Mrs Cougill, 48, said she had gone to the McDonald's in Hard Ings Road last Tuesday afternoon with her son.

She said: "Normally I park up up and take Simon inside, because I'm able to walk with a walking stick," she said. "If I could have walked into the restaurant with my son I would have done, but I wasn't feeling well that day so I used the drive-through instead.

"We did get served, but then a member of staff came out and said we could use the drive-through this time, but not again. He said it was because of 'health and safety'".

Mrs Cougill, of Redcliffe Street, said she challenged the restaurant's stance, and has pointed out that she was not holding up traffic or causing any other kind of obstruction.

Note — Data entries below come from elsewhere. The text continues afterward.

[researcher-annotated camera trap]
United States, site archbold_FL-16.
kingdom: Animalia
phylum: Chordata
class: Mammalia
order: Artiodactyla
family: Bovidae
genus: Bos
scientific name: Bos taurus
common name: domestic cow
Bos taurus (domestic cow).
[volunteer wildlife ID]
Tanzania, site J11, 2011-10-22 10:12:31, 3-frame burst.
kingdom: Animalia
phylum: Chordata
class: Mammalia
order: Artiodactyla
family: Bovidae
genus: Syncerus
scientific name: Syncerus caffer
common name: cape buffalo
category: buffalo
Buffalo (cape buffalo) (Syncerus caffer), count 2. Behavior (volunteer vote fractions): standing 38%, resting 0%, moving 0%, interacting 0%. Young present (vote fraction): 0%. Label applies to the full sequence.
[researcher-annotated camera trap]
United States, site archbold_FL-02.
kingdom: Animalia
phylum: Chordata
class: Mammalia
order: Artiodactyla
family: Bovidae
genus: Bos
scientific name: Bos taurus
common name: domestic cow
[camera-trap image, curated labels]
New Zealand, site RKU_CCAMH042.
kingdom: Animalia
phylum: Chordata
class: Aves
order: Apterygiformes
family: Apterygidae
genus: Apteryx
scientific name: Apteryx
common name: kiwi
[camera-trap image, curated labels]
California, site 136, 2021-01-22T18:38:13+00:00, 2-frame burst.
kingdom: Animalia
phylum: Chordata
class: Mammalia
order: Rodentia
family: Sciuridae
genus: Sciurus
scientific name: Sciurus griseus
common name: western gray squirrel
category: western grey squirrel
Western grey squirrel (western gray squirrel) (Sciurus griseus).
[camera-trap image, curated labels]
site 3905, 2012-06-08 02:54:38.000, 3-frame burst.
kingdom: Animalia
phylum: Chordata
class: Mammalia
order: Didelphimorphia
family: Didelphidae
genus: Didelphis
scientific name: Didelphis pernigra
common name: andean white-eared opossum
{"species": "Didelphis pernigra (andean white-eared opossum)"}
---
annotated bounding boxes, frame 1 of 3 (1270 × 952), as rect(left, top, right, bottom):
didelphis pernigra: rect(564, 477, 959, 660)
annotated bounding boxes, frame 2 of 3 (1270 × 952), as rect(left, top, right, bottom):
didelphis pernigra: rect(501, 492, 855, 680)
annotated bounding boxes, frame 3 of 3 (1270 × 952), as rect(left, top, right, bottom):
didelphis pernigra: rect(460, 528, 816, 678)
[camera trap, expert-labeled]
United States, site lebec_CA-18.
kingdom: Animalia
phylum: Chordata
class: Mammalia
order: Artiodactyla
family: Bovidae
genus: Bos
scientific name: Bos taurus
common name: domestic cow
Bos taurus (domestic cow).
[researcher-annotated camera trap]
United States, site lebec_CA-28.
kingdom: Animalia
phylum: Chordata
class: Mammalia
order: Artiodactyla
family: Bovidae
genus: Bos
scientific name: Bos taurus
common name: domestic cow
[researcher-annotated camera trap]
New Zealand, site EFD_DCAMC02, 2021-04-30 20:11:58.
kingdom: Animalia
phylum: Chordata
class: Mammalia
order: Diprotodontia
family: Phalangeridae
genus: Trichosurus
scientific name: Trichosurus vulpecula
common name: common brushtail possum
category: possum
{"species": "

"My scooter cost £4,500, and it's had its MOT, it's insured and taxed," she added. "It's legal to be used on the road, and I do use it on the road.

"We'd done nothing wrong, we hadn't broken any rules, and we'd used the drive through there before without anyone saying anything."

The McDonalnd's spokesman said: “Our Drive-thru lanes are suitable for safe use by cars, vans, motorbikes, mopeds, and mobility scooters designed for road use.

"On this occasion, while the mobility scooter in question was designed for road use, we understand that the driver of the mobility scooter also had a child on her lap.

"Safety is a top priority, and for this reason the restaurant team advised that we would be unable to serve this customer again in the Drive-thru, if they were carrying an extra passenger.”